(Stored items)
-=-=-=-=-

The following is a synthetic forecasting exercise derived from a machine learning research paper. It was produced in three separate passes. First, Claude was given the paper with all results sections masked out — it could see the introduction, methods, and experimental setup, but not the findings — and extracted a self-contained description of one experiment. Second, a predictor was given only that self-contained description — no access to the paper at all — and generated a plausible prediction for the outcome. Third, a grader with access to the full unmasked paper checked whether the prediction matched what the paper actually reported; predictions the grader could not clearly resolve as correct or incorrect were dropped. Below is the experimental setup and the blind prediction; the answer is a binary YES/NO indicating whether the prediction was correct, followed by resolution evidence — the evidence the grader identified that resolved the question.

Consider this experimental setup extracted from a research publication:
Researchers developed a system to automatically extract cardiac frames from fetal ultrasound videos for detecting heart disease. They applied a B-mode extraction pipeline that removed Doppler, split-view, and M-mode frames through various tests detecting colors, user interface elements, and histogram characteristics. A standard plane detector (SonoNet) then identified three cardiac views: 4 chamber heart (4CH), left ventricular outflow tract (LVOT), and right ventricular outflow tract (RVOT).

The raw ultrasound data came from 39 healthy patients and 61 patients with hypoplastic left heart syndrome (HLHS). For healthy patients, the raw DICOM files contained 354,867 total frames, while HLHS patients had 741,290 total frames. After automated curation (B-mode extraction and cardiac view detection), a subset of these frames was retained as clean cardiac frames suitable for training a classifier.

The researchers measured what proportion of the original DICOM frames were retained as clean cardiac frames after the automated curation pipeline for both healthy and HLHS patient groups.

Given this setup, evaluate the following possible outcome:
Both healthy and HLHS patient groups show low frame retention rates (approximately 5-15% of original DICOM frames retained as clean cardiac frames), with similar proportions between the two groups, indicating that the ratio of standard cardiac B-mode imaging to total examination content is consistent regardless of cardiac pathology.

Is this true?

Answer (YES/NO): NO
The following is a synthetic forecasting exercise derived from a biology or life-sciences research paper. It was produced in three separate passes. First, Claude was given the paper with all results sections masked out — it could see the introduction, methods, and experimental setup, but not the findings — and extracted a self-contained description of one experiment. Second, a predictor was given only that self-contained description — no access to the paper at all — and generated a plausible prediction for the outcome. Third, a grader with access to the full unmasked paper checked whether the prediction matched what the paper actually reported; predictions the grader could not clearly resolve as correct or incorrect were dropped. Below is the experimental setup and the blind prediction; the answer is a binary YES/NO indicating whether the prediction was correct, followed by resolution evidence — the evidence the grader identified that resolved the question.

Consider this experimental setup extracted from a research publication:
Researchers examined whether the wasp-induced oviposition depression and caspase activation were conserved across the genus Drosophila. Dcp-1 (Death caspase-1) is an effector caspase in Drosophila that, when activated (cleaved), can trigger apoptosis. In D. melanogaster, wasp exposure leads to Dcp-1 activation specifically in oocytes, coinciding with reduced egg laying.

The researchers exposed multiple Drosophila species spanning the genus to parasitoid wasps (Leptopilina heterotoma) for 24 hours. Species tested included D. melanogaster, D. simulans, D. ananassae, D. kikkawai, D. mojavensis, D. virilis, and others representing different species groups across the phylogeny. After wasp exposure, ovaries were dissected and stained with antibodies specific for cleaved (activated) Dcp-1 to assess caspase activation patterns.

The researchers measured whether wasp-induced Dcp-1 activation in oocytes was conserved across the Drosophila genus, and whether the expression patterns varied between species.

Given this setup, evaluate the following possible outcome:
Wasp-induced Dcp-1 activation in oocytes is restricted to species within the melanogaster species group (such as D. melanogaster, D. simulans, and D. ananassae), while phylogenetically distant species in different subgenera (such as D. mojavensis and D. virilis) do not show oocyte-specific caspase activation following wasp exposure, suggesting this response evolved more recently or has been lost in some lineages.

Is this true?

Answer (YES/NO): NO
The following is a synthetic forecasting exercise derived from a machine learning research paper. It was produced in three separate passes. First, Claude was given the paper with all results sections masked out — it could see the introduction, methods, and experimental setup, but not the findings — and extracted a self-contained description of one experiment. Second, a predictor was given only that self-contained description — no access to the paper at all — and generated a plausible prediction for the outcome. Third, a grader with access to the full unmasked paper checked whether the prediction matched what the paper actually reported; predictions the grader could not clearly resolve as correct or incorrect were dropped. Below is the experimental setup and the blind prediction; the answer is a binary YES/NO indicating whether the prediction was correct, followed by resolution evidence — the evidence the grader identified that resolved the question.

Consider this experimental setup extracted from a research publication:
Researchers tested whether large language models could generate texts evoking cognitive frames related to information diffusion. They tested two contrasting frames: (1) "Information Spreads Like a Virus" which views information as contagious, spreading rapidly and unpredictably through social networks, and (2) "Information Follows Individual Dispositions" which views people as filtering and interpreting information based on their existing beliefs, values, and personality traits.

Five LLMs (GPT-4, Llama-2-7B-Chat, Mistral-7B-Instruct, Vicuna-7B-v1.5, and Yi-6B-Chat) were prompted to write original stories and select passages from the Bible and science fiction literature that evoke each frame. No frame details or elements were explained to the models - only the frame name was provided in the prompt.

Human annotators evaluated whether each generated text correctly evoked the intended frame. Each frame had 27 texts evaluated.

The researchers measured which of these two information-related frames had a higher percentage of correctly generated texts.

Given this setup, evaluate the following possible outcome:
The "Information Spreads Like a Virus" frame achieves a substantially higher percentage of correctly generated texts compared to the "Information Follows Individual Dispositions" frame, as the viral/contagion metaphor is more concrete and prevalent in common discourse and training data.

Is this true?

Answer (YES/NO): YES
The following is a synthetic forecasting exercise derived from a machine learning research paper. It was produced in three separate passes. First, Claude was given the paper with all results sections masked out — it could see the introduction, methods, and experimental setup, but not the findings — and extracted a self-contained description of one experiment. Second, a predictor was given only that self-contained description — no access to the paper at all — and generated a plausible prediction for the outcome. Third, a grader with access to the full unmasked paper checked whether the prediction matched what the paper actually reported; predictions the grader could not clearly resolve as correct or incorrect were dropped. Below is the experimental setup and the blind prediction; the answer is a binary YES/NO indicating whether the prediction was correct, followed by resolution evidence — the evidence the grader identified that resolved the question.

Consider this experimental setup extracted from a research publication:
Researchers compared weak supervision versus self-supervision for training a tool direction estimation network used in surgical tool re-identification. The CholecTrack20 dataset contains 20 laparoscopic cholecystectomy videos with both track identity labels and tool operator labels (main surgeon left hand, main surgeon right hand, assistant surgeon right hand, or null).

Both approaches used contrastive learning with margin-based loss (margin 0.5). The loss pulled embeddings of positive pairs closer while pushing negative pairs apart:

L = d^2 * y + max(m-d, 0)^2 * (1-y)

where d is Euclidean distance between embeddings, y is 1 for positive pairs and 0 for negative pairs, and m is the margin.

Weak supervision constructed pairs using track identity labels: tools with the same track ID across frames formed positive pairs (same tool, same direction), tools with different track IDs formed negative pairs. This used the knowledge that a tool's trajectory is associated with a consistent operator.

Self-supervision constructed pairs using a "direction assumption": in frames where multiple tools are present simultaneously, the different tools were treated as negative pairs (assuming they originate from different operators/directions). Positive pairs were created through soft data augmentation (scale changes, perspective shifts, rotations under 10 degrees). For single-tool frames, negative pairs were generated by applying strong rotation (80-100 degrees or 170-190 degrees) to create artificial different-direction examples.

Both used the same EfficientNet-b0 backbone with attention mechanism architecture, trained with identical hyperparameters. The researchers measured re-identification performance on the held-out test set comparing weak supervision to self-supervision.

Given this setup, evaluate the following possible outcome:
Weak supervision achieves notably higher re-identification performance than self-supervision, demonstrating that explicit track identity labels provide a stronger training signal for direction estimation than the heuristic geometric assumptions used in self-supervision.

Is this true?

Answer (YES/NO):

-=-=-=-=-

Could you find every line in the records above that contains the word "embeddings" and copy it?

Output of the task →
Both approaches used contrastive learning with margin-based loss (margin 0.5). The loss pulled embeddings of positive pairs closer while pushing negative pairs apart:
where d is Euclidean distance between embeddings, y is 1 for positive pairs and 0 for negative pairs, and m is the margin.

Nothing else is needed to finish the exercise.